» **Excerpted passage**
........
Skip to content

Releases: FunAudioLLM/Fun-ASR

FunASR llama.cpp runtime v0.1.3

28 Jun 17:26
4492da2

Choose a tag to compare

Portable rebuild of the FunASR llama.cpp / GGUF runtime binaries.

This release rebuilds the v0.1.2 runtime with conservative CPU flags for the generic x64 assets. In particular, it disables ggml native CPU tuning and high-ISA AVX/AVX2/AVX512/VNNI/FMA/F16C/BMI2 flags so the prebuilt binaries do not depend on the GitHub Actions runner CPU instruction set.

Use this version if v0.1.2 crashes with Illegal instruction, SIGILL, or Windows error 0xC000001D.
........
» **Written problem**
From the release notes for the FunASR llama.cpp runtime v0.1.3, write out everything from "Portable rebuild of" down to "CPU instruction set.". The records play no part in the work here.

» **Collected data**
........
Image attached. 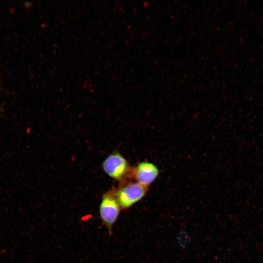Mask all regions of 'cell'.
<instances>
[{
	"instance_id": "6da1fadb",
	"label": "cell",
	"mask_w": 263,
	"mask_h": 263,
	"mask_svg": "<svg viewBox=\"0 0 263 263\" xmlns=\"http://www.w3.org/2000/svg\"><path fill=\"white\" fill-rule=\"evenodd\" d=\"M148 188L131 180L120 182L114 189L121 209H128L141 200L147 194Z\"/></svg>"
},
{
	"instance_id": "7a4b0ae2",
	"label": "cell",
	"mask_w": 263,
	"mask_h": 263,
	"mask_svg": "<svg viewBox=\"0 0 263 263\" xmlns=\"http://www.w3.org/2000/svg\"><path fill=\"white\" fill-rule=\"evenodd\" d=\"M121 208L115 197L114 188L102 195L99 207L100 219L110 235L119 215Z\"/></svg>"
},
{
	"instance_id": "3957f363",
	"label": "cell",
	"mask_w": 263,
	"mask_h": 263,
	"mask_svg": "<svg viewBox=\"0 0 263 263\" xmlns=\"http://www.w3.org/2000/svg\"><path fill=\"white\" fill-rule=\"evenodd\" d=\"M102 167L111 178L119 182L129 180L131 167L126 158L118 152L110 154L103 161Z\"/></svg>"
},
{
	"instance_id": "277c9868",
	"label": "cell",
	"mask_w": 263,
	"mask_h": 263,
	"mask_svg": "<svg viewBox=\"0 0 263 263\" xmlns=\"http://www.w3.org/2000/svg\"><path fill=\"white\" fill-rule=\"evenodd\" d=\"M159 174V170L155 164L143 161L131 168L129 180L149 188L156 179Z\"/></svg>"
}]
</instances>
........
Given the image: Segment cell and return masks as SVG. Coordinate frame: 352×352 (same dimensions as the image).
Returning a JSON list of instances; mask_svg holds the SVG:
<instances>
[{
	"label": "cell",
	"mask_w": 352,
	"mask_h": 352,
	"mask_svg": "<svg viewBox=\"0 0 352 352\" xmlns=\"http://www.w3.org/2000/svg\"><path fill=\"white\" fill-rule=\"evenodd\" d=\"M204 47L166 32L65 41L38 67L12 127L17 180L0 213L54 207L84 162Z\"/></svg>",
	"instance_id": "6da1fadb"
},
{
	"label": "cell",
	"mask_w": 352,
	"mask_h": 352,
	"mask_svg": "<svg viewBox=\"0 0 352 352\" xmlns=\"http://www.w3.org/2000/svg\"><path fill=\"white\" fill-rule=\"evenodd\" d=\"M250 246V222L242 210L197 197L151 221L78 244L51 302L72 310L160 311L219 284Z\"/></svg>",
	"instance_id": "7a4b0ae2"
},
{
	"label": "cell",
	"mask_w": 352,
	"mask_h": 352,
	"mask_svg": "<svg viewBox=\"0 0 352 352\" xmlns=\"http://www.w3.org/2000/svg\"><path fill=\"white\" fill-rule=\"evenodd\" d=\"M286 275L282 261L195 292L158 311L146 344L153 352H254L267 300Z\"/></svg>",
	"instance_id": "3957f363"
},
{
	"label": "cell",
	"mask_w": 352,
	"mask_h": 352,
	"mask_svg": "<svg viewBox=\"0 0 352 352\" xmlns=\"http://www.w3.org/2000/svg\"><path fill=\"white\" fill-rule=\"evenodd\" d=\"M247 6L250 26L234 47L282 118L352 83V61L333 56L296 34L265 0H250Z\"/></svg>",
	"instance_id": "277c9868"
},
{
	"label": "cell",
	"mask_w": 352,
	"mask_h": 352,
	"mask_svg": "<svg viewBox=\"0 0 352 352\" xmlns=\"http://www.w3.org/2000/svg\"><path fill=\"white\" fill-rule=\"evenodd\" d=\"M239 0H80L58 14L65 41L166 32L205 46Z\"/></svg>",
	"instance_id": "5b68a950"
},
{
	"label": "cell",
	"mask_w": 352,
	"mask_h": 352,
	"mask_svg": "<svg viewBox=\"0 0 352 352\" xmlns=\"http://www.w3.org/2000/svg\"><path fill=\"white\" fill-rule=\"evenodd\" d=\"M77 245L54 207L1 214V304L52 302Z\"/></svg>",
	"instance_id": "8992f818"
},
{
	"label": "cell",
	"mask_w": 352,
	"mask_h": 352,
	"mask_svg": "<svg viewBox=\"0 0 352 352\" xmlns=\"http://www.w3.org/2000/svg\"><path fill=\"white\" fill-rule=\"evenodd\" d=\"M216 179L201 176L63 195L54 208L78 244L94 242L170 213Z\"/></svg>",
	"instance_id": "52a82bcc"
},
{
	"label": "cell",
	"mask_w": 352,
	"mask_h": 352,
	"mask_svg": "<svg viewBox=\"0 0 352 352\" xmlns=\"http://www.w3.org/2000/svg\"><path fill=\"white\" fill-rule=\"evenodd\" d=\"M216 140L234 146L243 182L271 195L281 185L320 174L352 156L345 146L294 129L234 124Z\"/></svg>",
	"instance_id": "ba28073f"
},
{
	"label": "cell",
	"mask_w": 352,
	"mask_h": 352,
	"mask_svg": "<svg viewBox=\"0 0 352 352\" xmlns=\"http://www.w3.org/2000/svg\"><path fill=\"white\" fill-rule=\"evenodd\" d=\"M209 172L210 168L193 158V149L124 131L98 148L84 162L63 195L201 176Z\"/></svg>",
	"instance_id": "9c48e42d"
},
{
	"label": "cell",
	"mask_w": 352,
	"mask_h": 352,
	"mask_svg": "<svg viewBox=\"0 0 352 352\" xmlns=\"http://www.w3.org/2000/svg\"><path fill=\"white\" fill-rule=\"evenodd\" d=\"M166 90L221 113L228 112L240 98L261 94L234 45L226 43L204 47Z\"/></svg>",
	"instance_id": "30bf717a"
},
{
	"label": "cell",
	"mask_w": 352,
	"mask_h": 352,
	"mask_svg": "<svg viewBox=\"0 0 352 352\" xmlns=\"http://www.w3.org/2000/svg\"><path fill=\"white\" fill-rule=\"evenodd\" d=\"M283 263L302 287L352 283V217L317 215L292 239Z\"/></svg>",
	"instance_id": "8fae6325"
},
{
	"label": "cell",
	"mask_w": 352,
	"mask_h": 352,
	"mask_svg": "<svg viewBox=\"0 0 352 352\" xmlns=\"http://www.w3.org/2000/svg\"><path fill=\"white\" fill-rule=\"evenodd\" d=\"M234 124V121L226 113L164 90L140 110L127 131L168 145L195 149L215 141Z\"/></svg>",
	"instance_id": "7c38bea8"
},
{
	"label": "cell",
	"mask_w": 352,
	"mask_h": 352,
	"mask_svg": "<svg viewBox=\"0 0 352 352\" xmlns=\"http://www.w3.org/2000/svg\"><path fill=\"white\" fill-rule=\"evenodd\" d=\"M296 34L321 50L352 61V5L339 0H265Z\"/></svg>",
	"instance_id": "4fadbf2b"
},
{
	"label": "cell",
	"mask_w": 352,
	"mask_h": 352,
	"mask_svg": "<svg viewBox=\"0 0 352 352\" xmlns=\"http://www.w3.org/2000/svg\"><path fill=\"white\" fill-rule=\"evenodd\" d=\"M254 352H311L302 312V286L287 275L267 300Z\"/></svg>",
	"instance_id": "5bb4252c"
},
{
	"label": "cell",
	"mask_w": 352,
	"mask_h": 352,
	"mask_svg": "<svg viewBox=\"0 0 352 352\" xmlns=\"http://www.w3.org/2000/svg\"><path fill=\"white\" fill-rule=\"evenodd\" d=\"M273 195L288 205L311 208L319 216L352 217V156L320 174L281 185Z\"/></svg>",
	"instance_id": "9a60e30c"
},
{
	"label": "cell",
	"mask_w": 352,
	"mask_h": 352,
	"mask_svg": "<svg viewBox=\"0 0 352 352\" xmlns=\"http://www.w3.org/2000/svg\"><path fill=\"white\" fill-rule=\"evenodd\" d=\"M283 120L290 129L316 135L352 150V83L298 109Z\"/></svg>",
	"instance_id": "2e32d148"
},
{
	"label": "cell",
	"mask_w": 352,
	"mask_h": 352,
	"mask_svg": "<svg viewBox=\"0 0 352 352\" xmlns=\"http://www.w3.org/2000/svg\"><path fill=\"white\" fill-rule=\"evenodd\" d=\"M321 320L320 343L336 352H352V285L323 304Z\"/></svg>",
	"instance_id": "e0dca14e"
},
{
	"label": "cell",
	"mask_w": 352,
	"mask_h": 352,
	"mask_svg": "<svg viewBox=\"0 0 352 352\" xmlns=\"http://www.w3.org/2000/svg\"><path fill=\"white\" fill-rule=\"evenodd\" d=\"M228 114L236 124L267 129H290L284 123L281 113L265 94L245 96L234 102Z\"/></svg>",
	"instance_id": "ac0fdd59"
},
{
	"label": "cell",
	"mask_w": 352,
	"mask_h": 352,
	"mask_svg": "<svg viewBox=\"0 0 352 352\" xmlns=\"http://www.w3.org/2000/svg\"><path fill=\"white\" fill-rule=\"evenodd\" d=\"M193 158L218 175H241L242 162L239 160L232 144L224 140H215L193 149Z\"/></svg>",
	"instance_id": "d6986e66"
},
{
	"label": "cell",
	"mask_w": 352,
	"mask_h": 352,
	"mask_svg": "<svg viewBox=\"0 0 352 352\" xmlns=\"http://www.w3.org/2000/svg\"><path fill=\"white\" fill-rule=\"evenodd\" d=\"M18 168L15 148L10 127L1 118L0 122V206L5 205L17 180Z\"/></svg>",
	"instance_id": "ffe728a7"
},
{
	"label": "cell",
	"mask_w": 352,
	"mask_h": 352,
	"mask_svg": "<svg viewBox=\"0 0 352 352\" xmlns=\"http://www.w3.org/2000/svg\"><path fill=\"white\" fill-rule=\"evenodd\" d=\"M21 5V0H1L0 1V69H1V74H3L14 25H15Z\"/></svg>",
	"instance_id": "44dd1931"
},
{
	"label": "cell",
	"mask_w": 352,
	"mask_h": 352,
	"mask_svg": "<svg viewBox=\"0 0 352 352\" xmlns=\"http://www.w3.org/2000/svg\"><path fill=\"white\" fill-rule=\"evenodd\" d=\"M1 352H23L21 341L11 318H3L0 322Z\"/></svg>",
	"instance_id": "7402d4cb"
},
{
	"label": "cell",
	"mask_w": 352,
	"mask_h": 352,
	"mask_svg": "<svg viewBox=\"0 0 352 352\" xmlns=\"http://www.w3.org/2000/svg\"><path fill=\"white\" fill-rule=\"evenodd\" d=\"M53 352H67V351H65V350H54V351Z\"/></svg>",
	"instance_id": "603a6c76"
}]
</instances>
........
» **Result of the exercise**
Portable rebuild of the FunASR llama.cpp / GGUF runtime binaries.

This release rebuilds the v0.1.2 runtime with conservative CPU flags for the generic x64 assets. In particular, it disables ggml native CPU tuning and high-ISA AVX/AVX2/AVX512/VNNI/FMA/F16C/BMI2 flags so the prebuilt binaries do not depend on the GitHub Actions runner CPU instruction set.